Requirement →
List each line below that contains the string "hard". Matching is case-sensitive.
[start of Data records]
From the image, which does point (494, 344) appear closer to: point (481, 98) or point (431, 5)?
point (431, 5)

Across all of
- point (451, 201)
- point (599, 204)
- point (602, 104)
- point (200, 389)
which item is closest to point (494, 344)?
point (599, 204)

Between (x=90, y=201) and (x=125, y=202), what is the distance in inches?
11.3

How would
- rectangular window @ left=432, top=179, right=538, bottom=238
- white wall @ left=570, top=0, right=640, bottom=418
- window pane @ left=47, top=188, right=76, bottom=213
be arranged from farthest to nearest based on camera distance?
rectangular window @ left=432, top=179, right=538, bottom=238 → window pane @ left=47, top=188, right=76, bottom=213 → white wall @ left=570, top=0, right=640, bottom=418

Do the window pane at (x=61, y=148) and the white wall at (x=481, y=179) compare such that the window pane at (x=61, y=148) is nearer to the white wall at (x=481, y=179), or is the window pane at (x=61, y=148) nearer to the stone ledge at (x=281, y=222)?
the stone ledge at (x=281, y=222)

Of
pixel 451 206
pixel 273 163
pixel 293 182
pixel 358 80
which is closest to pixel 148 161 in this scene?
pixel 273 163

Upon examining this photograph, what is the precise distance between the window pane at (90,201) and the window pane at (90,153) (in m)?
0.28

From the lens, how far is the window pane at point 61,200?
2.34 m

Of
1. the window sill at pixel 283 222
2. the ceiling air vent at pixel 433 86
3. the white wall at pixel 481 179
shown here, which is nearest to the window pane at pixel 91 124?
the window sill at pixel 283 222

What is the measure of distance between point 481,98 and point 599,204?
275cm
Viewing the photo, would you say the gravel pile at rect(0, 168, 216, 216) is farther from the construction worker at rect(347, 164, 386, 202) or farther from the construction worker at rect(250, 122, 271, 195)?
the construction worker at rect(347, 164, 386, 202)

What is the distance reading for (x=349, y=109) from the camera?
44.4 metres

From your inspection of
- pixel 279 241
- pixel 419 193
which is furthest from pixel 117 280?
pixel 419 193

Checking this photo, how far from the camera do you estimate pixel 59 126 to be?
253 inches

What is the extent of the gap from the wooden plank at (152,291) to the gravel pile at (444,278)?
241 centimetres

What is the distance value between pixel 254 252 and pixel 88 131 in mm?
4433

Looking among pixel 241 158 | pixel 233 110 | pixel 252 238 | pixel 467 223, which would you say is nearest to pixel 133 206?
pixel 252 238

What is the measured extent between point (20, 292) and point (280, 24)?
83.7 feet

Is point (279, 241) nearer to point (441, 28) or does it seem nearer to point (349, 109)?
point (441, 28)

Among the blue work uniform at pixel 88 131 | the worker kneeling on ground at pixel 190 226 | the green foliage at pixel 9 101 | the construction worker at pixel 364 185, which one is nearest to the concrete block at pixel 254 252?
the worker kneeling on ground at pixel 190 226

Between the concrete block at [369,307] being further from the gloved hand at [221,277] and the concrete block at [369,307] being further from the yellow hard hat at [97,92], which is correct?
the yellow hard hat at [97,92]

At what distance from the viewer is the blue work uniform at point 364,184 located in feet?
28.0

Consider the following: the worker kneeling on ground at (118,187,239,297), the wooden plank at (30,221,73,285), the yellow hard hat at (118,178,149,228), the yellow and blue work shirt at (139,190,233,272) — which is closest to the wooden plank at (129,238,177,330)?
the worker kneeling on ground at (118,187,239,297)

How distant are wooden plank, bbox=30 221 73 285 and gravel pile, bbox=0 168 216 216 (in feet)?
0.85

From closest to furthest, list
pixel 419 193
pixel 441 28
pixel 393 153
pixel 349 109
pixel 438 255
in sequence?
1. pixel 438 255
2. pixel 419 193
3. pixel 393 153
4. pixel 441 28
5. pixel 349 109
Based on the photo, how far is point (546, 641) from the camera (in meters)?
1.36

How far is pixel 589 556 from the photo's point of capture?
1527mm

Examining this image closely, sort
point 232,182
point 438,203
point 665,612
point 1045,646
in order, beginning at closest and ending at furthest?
[end of Data records]
Output →
Between the concrete block at [369,307] being further from the gloved hand at [221,277] and the concrete block at [369,307] being further from the yellow hard hat at [97,92], which is correct?
the yellow hard hat at [97,92]
Consider the following: the worker kneeling on ground at (118,187,239,297), the wooden plank at (30,221,73,285), the yellow hard hat at (118,178,149,228), the yellow and blue work shirt at (139,190,233,272) — which is closest to the wooden plank at (129,238,177,330)?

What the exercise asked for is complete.